# [Task]
Without changing a single word, set down all of the records.

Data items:
+ + + + +

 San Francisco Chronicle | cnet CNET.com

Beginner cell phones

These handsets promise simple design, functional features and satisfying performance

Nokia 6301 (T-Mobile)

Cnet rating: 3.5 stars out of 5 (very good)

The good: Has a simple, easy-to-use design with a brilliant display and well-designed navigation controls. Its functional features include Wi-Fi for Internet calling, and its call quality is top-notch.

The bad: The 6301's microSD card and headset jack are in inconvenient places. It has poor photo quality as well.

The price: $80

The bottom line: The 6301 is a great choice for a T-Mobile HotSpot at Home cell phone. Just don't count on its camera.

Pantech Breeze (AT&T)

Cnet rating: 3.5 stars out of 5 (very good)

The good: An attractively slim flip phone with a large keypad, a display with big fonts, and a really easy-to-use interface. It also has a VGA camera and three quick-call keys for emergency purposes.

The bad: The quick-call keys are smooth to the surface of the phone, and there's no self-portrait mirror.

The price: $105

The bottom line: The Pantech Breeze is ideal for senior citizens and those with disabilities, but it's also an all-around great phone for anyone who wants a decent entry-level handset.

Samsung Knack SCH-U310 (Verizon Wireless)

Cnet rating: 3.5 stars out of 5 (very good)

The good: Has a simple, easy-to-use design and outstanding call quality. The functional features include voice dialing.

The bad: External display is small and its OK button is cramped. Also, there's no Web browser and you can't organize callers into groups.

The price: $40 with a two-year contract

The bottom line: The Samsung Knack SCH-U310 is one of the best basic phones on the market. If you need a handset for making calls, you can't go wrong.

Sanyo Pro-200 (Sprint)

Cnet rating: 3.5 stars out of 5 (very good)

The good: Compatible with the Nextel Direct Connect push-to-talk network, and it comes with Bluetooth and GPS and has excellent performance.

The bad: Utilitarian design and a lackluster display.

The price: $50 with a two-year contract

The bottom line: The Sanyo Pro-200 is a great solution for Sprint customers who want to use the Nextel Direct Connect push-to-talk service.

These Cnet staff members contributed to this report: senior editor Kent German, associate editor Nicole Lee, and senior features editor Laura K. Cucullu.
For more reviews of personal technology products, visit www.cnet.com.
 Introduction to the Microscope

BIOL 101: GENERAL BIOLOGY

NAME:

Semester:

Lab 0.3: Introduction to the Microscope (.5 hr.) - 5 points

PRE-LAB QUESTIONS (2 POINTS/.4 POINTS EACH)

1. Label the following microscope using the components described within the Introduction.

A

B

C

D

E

+ + + + +

# [Task result]
 San Francisco Chronicle | cnet CNET.com

Beginner cell phones

These handsets promise simple design, functional features and satisfying performance

Nokia 6301 (T-Mobile)

Cnet rating: 3.5 stars out of 5 (very good)

The good: Has a simple, easy-to-use design with a brilliant display and well-designed navigation controls. Its functional features include Wi-Fi for Internet calling, and its call quality is top-notch.

The bad: The 6301's microSD card and headset jack are in inconvenient places. It has poor photo quality as well.

The price: $80

The bottom line: The 6301 is a great choice for a T-Mobile HotSpot at Home cell phone. Just don't count on its camera.

Pantech Breeze (AT&T)

Cnet rating: 3.5 stars out of 5 (very good)

The good: An attractively slim flip phone with a large keypad, a display with big fonts, and a really easy-to-use interface. It also has a VGA camera and three quick-call keys for emergency purposes.

The bad: The quick-call keys are smooth to the surface of the phone, and there's no self-portrait mirror.

The price: $105

The bottom line: The Pantech Breeze is ideal for senior citizens and those with disabilities, but it's also an all-around great phone for anyone who wants a decent entry-level handset.

Samsung Knack SCH-U310 (Verizon Wireless)

Cnet rating: 3.5 stars out of 5 (very good)

The good: Has a simple, easy-to-use design and outstanding call quality. The functional features include voice dialing.

The bad: External display is small and its OK button is cramped. Also, there's no Web browser and you can't organize callers into groups.

The price: $40 with a two-year contract

The bottom line: The Samsung Knack SCH-U310 is one of the best basic phones on the market. If you need a handset for making calls, you can't go wrong.

Sanyo Pro-200 (Sprint)

Cnet rating: 3.5 stars out of 5 (very good)

The good: Compatible with the Nextel Direct Connect push-to-talk network, and it comes with Bluetooth and GPS and has excellent performance.

The bad: Utilitarian design and a lackluster display.

The price: $50 with a two-year contract

The bottom line: The Sanyo Pro-200 is a great solution for Sprint customers who want to use the Nextel Direct Connect push-to-talk service.

These Cnet staff members contributed to this report: senior editor Kent German, associate editor Nicole Lee, and senior features editor Laura K. Cucullu.
For more reviews of personal technology products, visit www.cnet.com.
 Introduction to the Microscope

BIOL 101: GENERAL BIOLOGY

NAME:

Semester:

Lab 0.3: Introduction to the Microscope (.5 hr.) - 5 points

PRE-LAB QUESTIONS (2 POINTS/.4 POINTS EACH)

1. Label the following microscope using the components described within the Introduction.

A

B

C

D

E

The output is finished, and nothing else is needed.